La operación ha terminado. Desde el pasado febrero, se
ha discutido la OPA de Mittal Steel sobre Arcelor. Gobiernos,
sindicatos, expertos, todos han hablado. Todos han opinado. Pero
la OPA ha triunfado. Los accionistas son los que han tenido la
última palabra. Y el gigante anglo-indio ha anunciado que
ha conseguido el porcentaje mínimo requerido para que prospere
la OPA, condicionada al 50% de las acciones del consorcio
europeo, valoradas en 40,4 euros por título.
Un socialista francés, Michel
Rocard, hoy eurodiputado y ex primer ministro de su país,
ha escrito en un diario español una serie de reflexiones
sobre esta OPA. Precisamente, en un momento en que las autoridades
europeas critican al jefe de Gobierno español, que pone
dificultades sobre determinadas OPAs y sobre el posible control
de determinados sectores económicos por naciones extranjeras,
por muy pertenecientes a la Unión Europea que sean.
Rocard, heredero de aquel socialismo
francés y, en algún sentido, europeo de Jean Jaurés,
matiza las diferencias entre Mittal y Arcelor. Conviene tener
presente que el acero ha sido considerado en Europa como un producto
que condicionaba gran parte de la industria y del ejército.
Viene a la memoria el cañón Berta, con el que los
prusianos ganaron, en 1870, la guerra a Francia. Este cañón,
con un nombre femenino, porque no había descendientes varones,
estaba fabricado por el mítico Krupp, hoy unido al poderoso
Thyssen.
Y Rocard escribe que Arcelor “depende muy poco
del mercado mundial, sumamente competitivo, de acero bruto y su
fuerza de trabajo es (en promedio) altamente cualificada y estable”.

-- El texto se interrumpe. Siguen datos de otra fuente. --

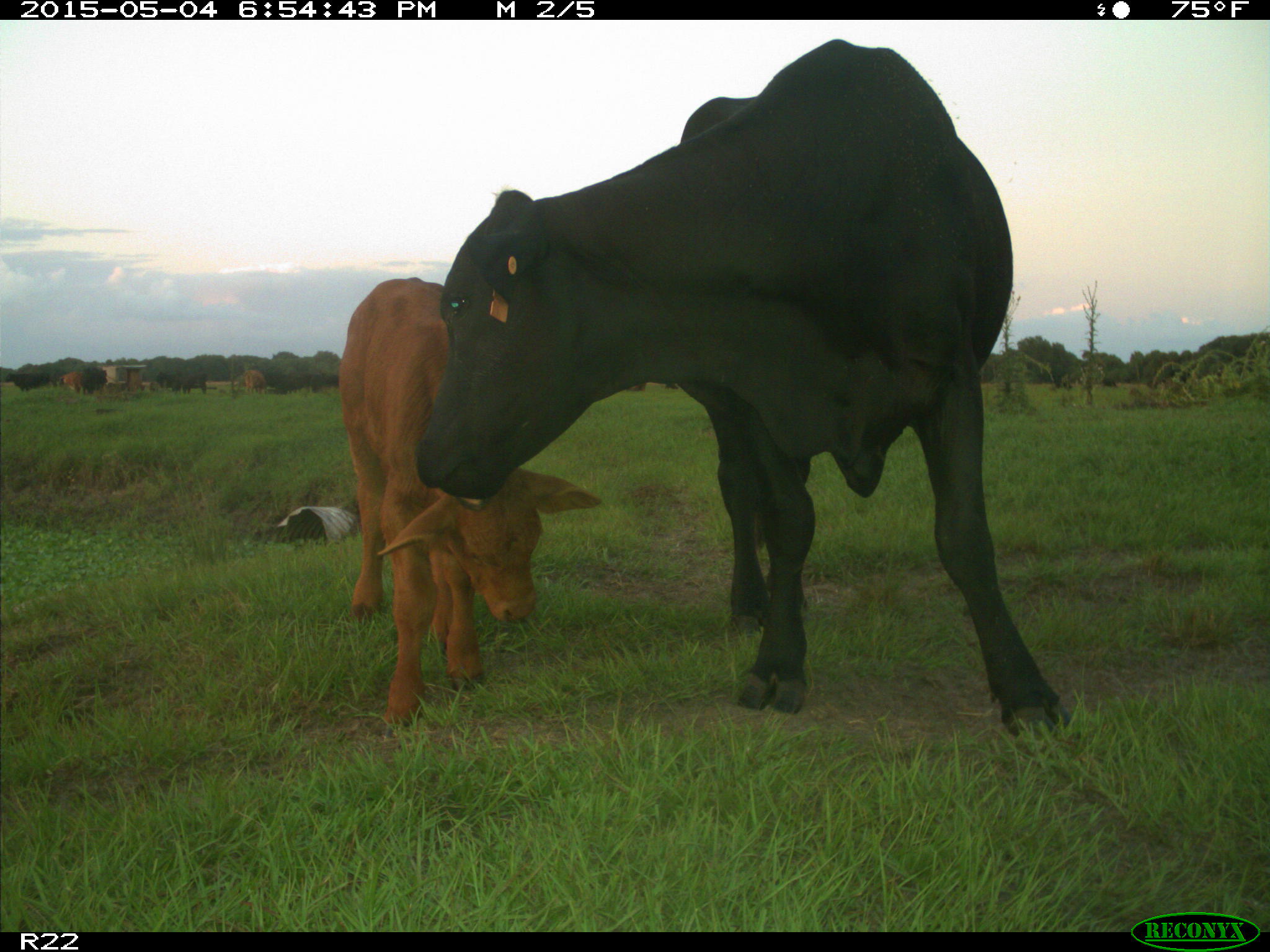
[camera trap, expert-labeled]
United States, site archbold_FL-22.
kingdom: Animalia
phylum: Chordata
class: Mammalia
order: Artiodactyla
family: Bovidae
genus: Bos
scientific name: Bos taurus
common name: domestic cow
Bos taurus (domestic cow).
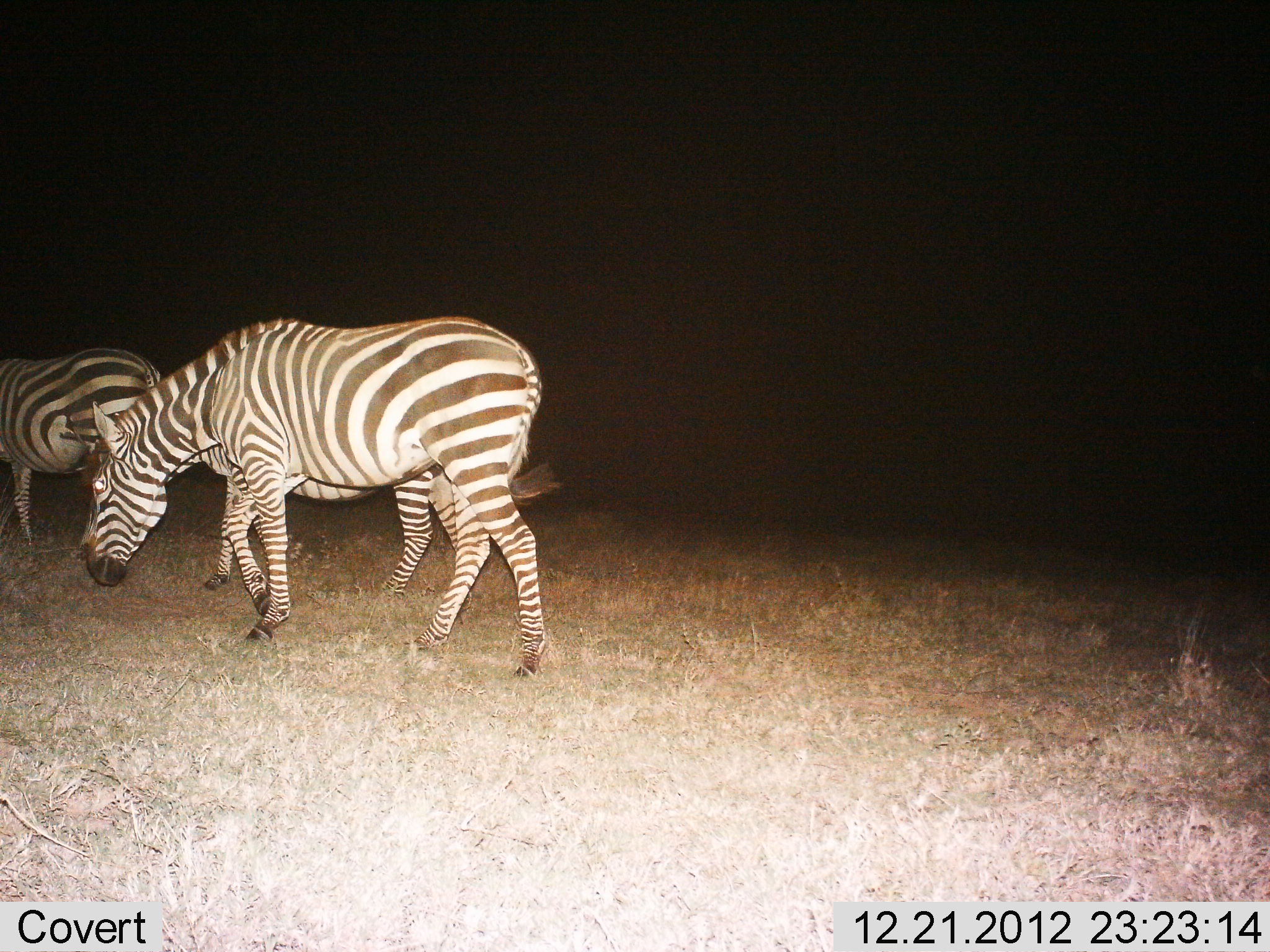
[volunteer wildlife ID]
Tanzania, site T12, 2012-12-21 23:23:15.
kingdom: Animalia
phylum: Chordata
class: Mammalia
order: Perissodactyla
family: Equidae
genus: Equus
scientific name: Equus quagga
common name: plains zebra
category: zebra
Zebra (plains zebra) (Equus quagga), count 2. Behavior (volunteer vote fractions): standing 30%, resting 0%, moving 40%, interacting 0%. Young present (vote fraction): 0%. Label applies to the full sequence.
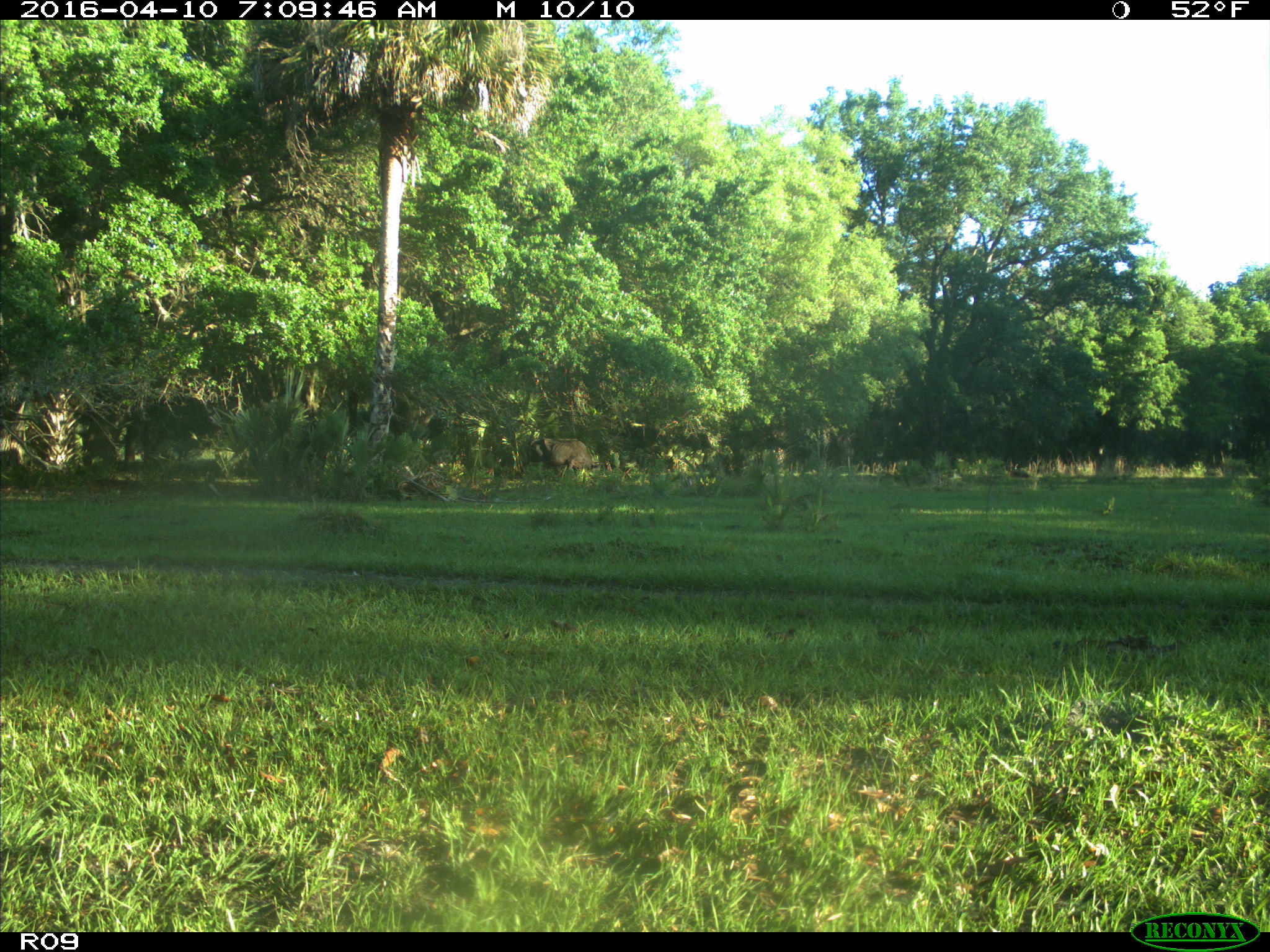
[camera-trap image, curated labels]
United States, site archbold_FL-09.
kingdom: Animalia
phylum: Chordata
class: Mammalia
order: Artiodactyla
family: Bovidae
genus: Bos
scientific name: Bos taurus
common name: domestic cow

En cambio de Mittal escribe que “es un conglomerado que,
de la nada, se convirtió en la principal compañía
de acero del mundo en apenas dos décadas”.
Hay que
tener presente que la producción de acero se encuentra
atomizada y que se imponen nuevas fusiones. La propia Arcelor
se había engullido, un poco antes, a la canadiense Dofasco.
Lo que no quita importancia a las reflexiones, que escribe Rocard.

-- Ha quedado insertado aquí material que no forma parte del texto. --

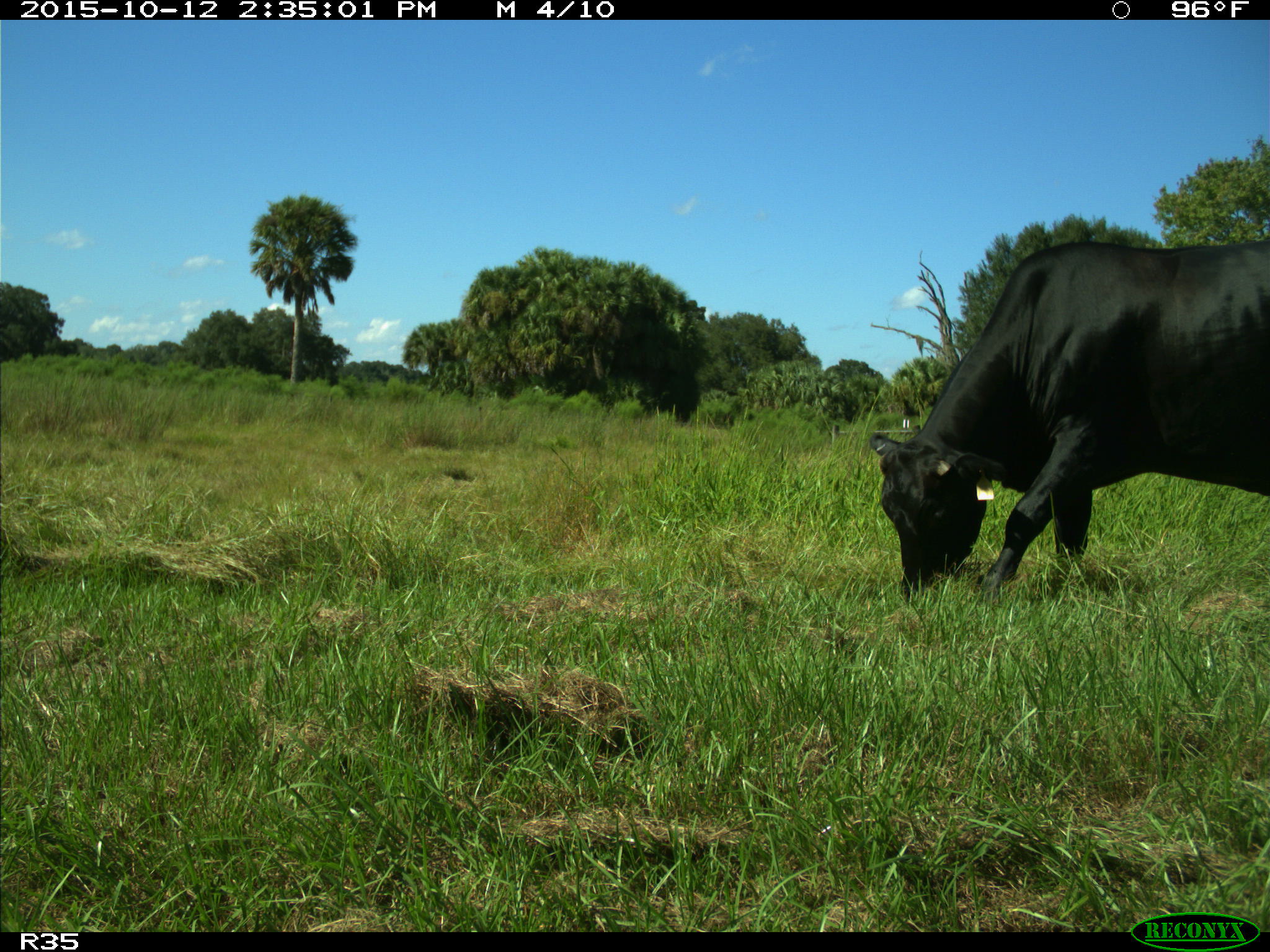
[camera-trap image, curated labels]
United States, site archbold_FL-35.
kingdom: Animalia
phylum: Chordata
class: Mammalia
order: Artiodactyla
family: Bovidae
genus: Bos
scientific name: Bos taurus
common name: domestic cow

Pero éste llega más lejos. Y se pregunta:“¿Hacia
dónde están encaminadas nuestras sociedades si los
dueños de las empresas consideran que la calidad es demasiado
costosa y que hay que lograr que los trabajadores se sientan inseguros
y así se vuelven menos exigentes?”. “Un sistema
de estas características no es viable ni sostenible a largo
plazo”. Y añade, aquí está lo más
explosivo del artículo, que en un momento como el presente:
“es peligroso defender el concepto legal anticuado según
el cual una compañía pertenece solamente a sus dueños
y accionistas”.
Todo esto se produce cuando Andrew
Cahn, consejero delegado de UK Trade and Investments, que es el
principal cuerpo ministerial de Comercio e Inversiones del Reino
Unido, afirma tajantemente:“España se lo pierde,
si obstaculiza OPAs extranjeras”.
Y viene ahora el recuerdo.
El Banco Santander compró el británico Abbey, Telefónica
compró la operadora de móviles 02, Ferrovial ha
adquirido la BBA, propietaria de los principales aeropuertos británicos
y, por si fuera poco, FCC ha anunciado la compra de WRG, compañía
de gestión de residuos. ¿Dónde está
la justicia y la conveniencia?
Aquella socialdemocracia de Willy
Brandt, con base en la economía de Keynes, parece acabada
y, según se nos dice, frustrada. Y las palabras clave van
a ser globalización y deslocalización.